Happy Wednesday everyone! I wanted to post a blog about thanking everyone who has been tuning in and even following my blogs. I am an amateur at this and i am overwhelmed with the positive feedback i have received. I have my editor (girlfriend) who has been proof reading and making sure i don’t make too many grammatical errors lol. All in all, i am very happy with everyone who has been reading and following my blogs, thank you guys! and i hope i continue receiving plenty of new subscribers and readers!

Now, onto the good stuff. Today’s topic is a bit interesting and certainly might have a lot of people with different views on the subject. I have recently been reading the book “100 Heartbeats” written by Jeff Corwin, in which he talks about endangered species and the work he has done in trying to protect them and prevent them from becoming extinct. I have been enjoying the book very much, his writing is very simplistic and the experiences he has with these animals are amazing. The information and emotion this book has to offer, makes it a great book to read, as well as an amazing learning experience.

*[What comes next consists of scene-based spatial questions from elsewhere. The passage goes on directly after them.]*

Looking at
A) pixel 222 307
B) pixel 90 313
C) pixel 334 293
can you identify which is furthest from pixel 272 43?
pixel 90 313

I became fascinated with the topic of endangered animals and started looking at animals that were already extinct in this century. I came across the Thylacine or the “Tasmanian Tiger” and came across videos of it and looking into information on how it became extinct. The last Thylacine died in 1936 and it was said that they were exterminated by humans, due to the misconception that the Thylacines were the primary cause of attacks on sheep. Farmers and people who settled into Australia were constantly hunting down these animals because they thought they were killing all their livestock. There were other factors contributing to the extinction of this animal, including competition with wild dogs, and erosion of it’s habitat. Stumbling across videos on youtube on thylacines, i adored it’s appearance. It looked like a wild dog, had stripes like a tiger, and had a pouch for it’s young, like a marsupial. All these fascinating attributes it had, and to find out, it was neither a feline nor canine, but a marsupial! Just realizing that this amazing looking animal was a marsupial put me even more in the mood to finding some sort of documentary on it.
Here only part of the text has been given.